In some cases the decorator is not flexible enough. If this is an issue you use the is_ratelimited helper function. It’s similar to the decorator.

Import:

from ratelimit.helpers import is_ratelimited
is_ratelimited(request, increment=False, ip=True, method=None, field=None, rate='5/m', keys=None)
Parameters:
  • request – (Required) The request object.
  • incrementFalse Whether to increment the count.
  • ipTrue Whether to rate-limit based on the IP.
  • methodNone Which HTTP method(s) to rate-limit. May be a string, a list/tuple, or None for all methods.
  • fieldNone Which HTTP field(s) to use to rate-limit. May be a string or a list.
  • rate‘5/m’ The number of requests per unit time allowed.
  • keysNone Specify a function or list of functions that take the request object and return string keys. This allows you to define custom logic (for example, use an authenticated user ID or unauthenticated IP address).

Exceptions

class ratelimit.exceptions.Ratelimited

If a request is ratelimited and block is set to True, Ratelimit will raise ratelimit.exceptions.Ratelimited.
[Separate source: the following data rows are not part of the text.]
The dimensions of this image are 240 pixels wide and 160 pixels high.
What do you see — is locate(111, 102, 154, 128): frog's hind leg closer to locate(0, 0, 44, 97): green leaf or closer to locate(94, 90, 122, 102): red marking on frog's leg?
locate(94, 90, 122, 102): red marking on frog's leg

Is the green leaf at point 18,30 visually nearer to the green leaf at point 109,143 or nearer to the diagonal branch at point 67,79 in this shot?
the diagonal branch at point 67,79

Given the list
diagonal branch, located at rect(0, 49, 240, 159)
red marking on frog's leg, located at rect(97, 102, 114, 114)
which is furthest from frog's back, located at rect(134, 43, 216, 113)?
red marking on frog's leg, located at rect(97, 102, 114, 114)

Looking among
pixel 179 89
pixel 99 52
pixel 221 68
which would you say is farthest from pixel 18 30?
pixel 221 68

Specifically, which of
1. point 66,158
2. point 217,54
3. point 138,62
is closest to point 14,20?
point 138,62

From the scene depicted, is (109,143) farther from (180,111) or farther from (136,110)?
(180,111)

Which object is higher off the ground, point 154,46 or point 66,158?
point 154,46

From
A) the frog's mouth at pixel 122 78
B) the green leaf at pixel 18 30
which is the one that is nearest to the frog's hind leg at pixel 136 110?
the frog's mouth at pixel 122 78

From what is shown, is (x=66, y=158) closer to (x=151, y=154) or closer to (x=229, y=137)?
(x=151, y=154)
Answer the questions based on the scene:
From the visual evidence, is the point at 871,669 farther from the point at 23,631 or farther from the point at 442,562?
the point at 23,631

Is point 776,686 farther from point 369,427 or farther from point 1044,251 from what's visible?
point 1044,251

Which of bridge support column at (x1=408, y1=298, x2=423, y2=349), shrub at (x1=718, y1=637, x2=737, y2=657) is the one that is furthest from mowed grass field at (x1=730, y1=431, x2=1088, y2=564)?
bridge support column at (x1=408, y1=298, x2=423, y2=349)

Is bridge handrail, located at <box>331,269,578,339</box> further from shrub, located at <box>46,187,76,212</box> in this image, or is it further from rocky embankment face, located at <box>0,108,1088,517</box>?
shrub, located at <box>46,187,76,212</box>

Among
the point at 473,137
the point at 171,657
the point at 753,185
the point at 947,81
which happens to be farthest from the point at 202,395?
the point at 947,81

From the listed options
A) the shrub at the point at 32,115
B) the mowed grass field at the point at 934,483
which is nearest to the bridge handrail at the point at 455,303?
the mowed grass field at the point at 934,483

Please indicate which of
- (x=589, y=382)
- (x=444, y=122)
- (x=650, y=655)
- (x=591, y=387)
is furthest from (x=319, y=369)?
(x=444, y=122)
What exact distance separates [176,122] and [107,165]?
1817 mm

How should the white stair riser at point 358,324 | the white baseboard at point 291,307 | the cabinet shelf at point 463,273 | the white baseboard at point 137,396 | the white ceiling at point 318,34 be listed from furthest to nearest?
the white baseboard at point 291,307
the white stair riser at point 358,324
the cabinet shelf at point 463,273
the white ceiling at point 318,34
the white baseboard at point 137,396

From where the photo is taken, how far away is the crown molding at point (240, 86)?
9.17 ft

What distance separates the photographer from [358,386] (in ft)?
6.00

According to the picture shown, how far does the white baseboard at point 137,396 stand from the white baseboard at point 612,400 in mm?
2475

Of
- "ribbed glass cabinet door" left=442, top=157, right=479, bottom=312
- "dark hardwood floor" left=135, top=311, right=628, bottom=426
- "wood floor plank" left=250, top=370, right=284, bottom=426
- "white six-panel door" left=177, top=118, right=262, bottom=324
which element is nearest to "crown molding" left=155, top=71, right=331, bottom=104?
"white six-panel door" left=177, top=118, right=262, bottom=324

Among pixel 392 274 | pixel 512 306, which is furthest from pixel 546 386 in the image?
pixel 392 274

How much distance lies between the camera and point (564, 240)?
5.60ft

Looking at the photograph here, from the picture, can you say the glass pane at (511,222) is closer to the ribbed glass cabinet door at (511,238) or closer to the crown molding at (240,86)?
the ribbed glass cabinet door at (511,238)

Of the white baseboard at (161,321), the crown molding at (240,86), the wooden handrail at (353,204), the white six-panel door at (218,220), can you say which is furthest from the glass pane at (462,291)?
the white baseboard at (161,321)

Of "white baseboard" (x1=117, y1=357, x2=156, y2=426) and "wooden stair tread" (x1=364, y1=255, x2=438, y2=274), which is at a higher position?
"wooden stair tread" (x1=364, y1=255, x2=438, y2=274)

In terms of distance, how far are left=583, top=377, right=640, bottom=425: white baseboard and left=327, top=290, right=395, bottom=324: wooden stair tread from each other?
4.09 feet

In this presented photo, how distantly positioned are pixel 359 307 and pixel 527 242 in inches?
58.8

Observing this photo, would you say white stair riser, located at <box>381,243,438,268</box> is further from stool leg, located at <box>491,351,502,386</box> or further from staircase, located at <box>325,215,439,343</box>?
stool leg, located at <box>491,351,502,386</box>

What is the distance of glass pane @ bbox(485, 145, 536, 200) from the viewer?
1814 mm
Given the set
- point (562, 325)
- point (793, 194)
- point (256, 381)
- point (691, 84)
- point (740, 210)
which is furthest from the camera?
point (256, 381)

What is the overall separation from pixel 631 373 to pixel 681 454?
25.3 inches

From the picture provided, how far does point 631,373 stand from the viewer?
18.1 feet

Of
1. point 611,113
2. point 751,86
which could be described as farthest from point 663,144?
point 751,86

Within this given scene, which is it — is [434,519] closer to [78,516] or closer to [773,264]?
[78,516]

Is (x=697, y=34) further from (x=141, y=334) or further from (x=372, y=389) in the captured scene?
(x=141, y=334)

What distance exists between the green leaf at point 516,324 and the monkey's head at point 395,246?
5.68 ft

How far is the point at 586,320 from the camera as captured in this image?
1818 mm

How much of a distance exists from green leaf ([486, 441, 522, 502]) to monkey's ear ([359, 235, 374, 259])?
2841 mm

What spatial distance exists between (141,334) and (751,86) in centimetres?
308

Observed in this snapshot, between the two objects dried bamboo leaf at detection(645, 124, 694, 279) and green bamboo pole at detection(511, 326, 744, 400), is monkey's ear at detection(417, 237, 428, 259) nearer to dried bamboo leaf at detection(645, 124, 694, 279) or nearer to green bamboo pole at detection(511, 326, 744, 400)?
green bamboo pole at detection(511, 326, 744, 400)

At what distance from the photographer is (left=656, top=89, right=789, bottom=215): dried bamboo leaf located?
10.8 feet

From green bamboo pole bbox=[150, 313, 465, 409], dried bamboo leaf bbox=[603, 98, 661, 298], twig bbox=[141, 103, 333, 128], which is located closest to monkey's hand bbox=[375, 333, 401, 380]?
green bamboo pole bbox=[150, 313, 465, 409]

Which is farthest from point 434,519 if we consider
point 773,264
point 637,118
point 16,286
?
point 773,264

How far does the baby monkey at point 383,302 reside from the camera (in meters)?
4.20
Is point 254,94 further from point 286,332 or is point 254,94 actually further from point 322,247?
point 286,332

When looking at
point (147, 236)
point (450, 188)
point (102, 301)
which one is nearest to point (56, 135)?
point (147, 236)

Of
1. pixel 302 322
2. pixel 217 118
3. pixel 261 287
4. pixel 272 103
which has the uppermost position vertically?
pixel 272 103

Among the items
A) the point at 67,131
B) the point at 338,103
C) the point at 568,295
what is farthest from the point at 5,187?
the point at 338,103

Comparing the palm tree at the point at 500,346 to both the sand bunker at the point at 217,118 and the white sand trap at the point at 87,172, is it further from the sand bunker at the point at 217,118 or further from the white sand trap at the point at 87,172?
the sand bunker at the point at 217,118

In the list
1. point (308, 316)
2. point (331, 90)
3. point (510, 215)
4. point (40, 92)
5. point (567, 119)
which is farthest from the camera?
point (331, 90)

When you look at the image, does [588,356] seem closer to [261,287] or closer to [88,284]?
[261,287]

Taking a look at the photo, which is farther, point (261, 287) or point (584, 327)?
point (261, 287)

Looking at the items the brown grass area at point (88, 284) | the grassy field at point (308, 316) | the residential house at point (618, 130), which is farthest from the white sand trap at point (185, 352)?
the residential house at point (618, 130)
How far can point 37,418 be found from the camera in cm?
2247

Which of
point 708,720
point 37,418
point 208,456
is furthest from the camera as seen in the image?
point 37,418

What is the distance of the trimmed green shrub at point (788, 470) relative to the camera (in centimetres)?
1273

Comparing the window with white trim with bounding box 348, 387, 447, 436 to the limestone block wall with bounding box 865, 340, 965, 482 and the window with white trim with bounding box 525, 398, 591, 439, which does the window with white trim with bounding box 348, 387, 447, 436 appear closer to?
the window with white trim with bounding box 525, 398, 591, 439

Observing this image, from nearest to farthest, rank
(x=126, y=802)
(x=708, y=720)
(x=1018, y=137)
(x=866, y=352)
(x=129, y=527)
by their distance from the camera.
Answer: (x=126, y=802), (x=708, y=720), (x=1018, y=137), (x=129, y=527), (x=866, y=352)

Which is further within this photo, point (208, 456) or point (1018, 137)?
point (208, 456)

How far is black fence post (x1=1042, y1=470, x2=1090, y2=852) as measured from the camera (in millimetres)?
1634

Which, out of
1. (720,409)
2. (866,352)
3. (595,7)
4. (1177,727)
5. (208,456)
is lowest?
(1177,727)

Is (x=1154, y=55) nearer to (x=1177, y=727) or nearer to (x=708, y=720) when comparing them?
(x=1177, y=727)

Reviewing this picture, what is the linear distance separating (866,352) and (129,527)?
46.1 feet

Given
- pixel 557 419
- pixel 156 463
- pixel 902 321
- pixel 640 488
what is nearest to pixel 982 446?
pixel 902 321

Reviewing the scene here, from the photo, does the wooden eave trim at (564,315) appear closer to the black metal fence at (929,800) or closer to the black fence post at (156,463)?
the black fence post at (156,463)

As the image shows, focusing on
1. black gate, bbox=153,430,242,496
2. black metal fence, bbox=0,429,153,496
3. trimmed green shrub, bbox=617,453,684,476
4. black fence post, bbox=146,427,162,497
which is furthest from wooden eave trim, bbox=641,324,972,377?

This is a subclass of Django’s PermissionDenied exception, so if you don’t need any special handling beyond the built-in 403 processing, you don’t have to do anything.

Middleware

There is optional middleware to use a custom view to handle Ratelimited exceptions.

To use it, add ratelimit.middleware.RatelimitMiddleware to your MIDDLEWARE_CLASSES (toward the bottom of the list) and set RATELIMIT_VIEW to the full path of a view you want to use.

The view specified in RATELIMIT_VIEW will get two arguments, the request object (after ratelimit processing) and the exception.